Depois de vinte anos, o Brasil inicia seu primeiro ano como um país democrático. Era governado por José Sarney, que assumira a presidência em substituição a Tancredo Neves, que havia sido eleito pelo voto indireto, mas falecera antes de tomar posse.

Em fevereiro, o presidente Sarney cria o Plano Cruzado, primeiro plano econômico em grande escala apresentado pelo governo depois do fim da ditadura. A medida mais impactante desse plano na vida dos brasileiros foi o congelamento e tabelamento de preços e salários.

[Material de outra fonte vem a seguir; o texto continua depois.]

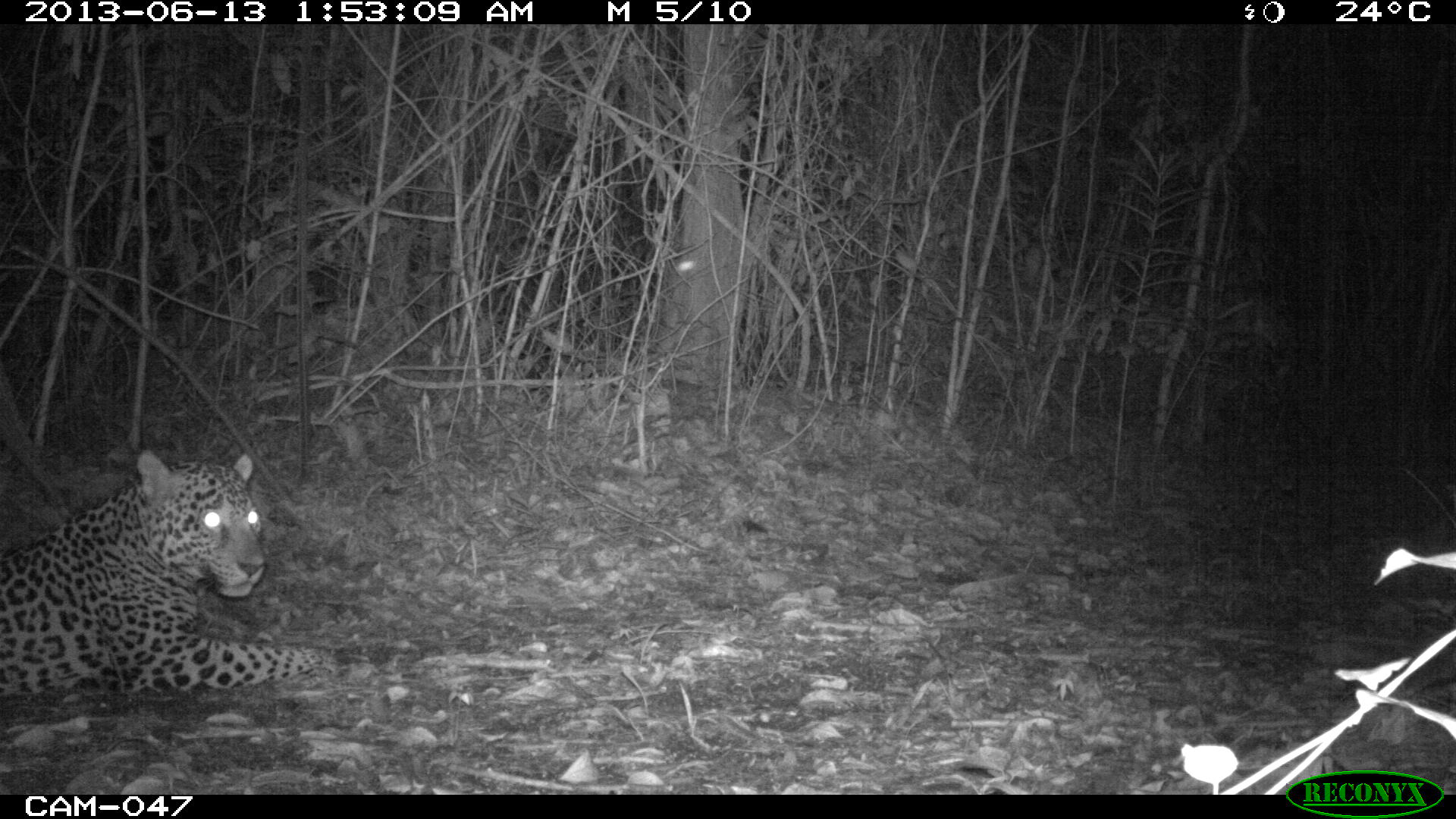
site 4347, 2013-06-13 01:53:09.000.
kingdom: Animalia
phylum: Chordata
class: Mammalia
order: Carnivora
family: Felidae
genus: Panthera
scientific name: Panthera onca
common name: jaguar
Panthera onca (jaguar), count 1, sex male.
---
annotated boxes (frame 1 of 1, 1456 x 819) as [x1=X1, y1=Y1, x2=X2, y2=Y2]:
panthera onca: [x1=0, y1=449, x2=344, y2=705]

Ocorre que, na prática, a economia tem suas leis próprias e não pode ser regida por decretos. Assim, na vida real, a lei da oferta e procura falou mais alto. O jeitinho brasileiro entrou em cena rapidamente e se estabeleceu um mercado paralelo no qual os verdadeiros preços – que naturalmente não estavam congelados –, eram praticados mediante a aplicação de “ágio” sobre a tabela oficial.

O mais incrível, o inacreditável mesmo, é que o governo conseguiu manipular números, ocultar e distorcer informações até as vésperas das eleições para governadores. Assim, em novembro de 86, o PMDB, partido do presidente Sarney, elegeu seus candidatos em 23 dos 24 estados existentes!

Dessa forma, sob o ponto de vista eleitoreiro, o Plano Cruzado fora um sucesso. Entretanto, passadas as eleições, a verdadeira face da economia precisou ser apresentada: uma inflação acumulada de 80% naquele ano, com consequências desastrosas para o Brasil.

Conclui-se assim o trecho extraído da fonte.